Curiously, the literal meaning of the verb "flag" is to " hang down or droop"-not a very complimentary profile for flags in general. But there's no need for me to create any big flap over the glaring inconsistency between a flag's image and its droopy namesake verb. After all, I was never one to make waves.

Clouds are not as gracious as I tend to be. Apparently resentful of the high-profile image of flags, envious clouds cannot just look the other way. Indeed, under special atmospheric conditions, billow clouds closely imitate flapping flags as they unfurl across the sky in wavy, rippling patterns. A wondrous photograph of billow clouds (previous page), taken over Mt. Shasta in northern California by photographer and artist Kay Ekwall, is one of the best I've ever seen.

"Waves of Ascension"

Billow clouds sometimes form over Mount Shasta in northern California. Courtesy of Photographer Kay Etwall (she calls this photograph "Waves of Ascension").

Ekwall calls the photograph "Waves of Ascension" because the billows gracefully ascend Mt. Shasta (at an elevation of 14,162 feet), apparently in concert with moist air rising up the sloping terrain. For readers with an appreciation of such unique and striking sky photographs, I highly recommend checking out her Web site.

In Ekwall's photograph, the billows formed on the upwind side of majestic Mt. Shasta, making the image even more special to me (remember, folks, I'm an Easterner, and such scenes are not commonplace here among the beautiful Appalachian ridges of central Pennsylvania).

That I liken billow clouds to flapping flags might seem like a stretch to some readers. Just consider their fabrics. The cloth of a flag must be strong enough to withstand continual torment by the wind, while the atmospheric threads from which rippling billows are woven-tiny water drops or ice crystals-seem too flimsy to withstand the wind and unable to hold a flapping pose long enough to be photographed.

Billow Embroidery

If the truth be known, cloud droplets are only embroidery for billows-the stiff cloth from which billows are woven is statically stable air (more on this in a moment). Besides, Grenci, wouldn't it have made more sense to compare billow clouds to ocean waves breaking on a beach? There's no denying a definite likeness.

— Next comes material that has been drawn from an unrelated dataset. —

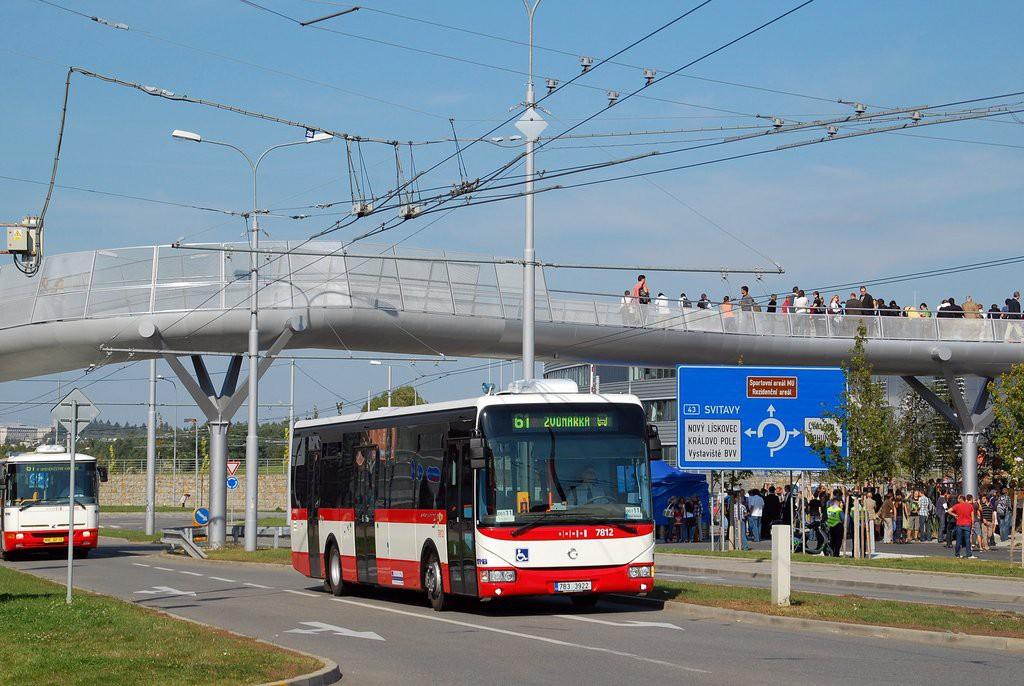 Fotogalerie » Irisbus Crossway LE 12M 7B3 3922 7812 | Brno | Bohunice | Netroufalky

Although billow clouds may resemble breaking ocean waves, such a comparison, albeit understandable, is unfortunate and misleading. For the record, ocean waves result from the give-and-take between the forces of gravity and buoyancy (submerge your rubber ducky in your bathtub and release it to observe the upward force of buoyancy). Once the wind ruffles the ocean surface, the give-and-take between buoyancy and gravity allows ruffles to grow into waves, with water oscillating up and down in a circular path (picture a piece of floating driftwood-it will bob up and slightly backward and then fall down and slightly forward as a wave passes).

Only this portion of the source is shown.